Por coronavírus, Mandetta quer acesso a dados de clientes de empresas de telecomunicação

André de Souza, Gustavo Maia, Leandro Prazeres e Renata Mariz
·2 minuto de leitura

BRASÍLIA - O ministro da Saúde, Luiz Henrique Mandetta, defendeu a flexibilização da proteção de dados dos clientes das empresas de telecomunicação para poder enfrentar com mais agilidade a epidemia do novo coronavírus, que já matou 240 pessoas e infectou 6.836 no país. Há uma lei que garante a proteção desses dados e as empresas telefônicas estão relutantes em informá-los.

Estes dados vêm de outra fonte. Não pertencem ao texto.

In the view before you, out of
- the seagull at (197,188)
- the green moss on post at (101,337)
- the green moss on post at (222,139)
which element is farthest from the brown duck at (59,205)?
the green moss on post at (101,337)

— Eu chamo para uma pessoa, é um serviço automatizado, identifico que aquela pessoa tem necessidade. E para eu avisar a Secretaria de Saúde, avisar o departamento de saúde "essa pessoa mora na rua tal, endereço tal", a gente busca pelo número de telefone a base de cadastro onde tem essa informação e remete para a Secretaria de Saúde — explicou Mandetta.

Em seguida, defendeu:

— Eu peço aqui para as telefônicas que disponibilizem isso. Se houver necessidade de nós regulamentarmos que, em caso de epidemia, como estamos vivendo, isso passa a ser público, porque não tem outro jeito de localizar tão rápido. Se eu for pedir onde a senhora mora, qual o número da sua casa, do seu CEP... Pelo número do telefone, eu caio no endereço onde ele está registrado. Podemos ter erro para cá, para lá? Podemos, mas já teríamos o dado do nome da pessoa, do CPF. Precisamos dar agilidade para esse profissional.

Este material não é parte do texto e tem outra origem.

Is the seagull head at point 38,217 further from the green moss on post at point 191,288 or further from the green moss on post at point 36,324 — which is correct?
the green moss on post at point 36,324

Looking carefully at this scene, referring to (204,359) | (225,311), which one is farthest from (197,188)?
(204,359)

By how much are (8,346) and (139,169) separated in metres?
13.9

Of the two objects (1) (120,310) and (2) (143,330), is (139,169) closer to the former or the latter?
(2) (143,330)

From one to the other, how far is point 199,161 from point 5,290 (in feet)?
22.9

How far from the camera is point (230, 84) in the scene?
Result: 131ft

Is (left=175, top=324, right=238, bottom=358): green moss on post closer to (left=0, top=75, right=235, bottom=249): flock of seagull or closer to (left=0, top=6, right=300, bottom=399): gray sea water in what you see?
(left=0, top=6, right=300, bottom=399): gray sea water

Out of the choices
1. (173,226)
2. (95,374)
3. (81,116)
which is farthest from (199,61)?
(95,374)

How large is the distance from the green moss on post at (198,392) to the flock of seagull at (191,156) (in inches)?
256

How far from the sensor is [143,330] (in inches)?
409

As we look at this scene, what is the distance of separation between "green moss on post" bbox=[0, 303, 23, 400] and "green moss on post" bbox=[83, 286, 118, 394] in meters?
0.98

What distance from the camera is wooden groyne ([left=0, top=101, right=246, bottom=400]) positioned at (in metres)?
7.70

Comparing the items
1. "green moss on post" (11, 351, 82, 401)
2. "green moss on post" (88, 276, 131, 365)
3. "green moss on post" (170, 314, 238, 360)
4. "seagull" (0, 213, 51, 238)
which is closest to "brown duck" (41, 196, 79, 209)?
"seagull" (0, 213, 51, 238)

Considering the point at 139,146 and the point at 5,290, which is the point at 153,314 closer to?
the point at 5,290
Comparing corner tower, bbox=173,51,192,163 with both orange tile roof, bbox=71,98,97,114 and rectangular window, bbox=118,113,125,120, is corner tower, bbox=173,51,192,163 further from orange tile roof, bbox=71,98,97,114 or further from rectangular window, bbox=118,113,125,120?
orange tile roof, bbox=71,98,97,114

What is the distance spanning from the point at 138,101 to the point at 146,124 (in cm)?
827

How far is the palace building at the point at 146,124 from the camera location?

Mandetta também informou que o ministério vai pagar o transporte e a hospedagem de profissionais de saúde voluntários que moram num local sem casos do novo coronavírus para poderem atua em outro onde a epidemia está mais avançada. Segundo ele, o cadastro para adesão de voluntários está aberto há 20 dias e já atraiu 3 mil pessoas. Essas pessoas vão trabalhar ajudando a Força Nacional de Emergência do SUS.

— A epidemia pode estar muito forte em São Paulo, e posso ter pessoas habilitadas num estado que não esteja tendo. Nós vamos organizar para mandar, buscar, trazer, hospedar, pagar, que é uma turma que vai fazer eventualmente reforço para cá, para lá para ver se a gente consegue ter uma resposta mais articulada. Só de abrir sem divulgar já temos esse cadastro aberto há 20 dias, já temos 3 mil pessoas que são pessoas: tô bem, tô tranquilo, posso ir — afirmou Mandetta.

O ministro também disse que os 500 mil testes rápidos adquiridos pela pasta e destinados aos profissionais de saúde começaram a ser distribuídos nesta quarta-feira por meio da Força Aérea Brasileira (FAB).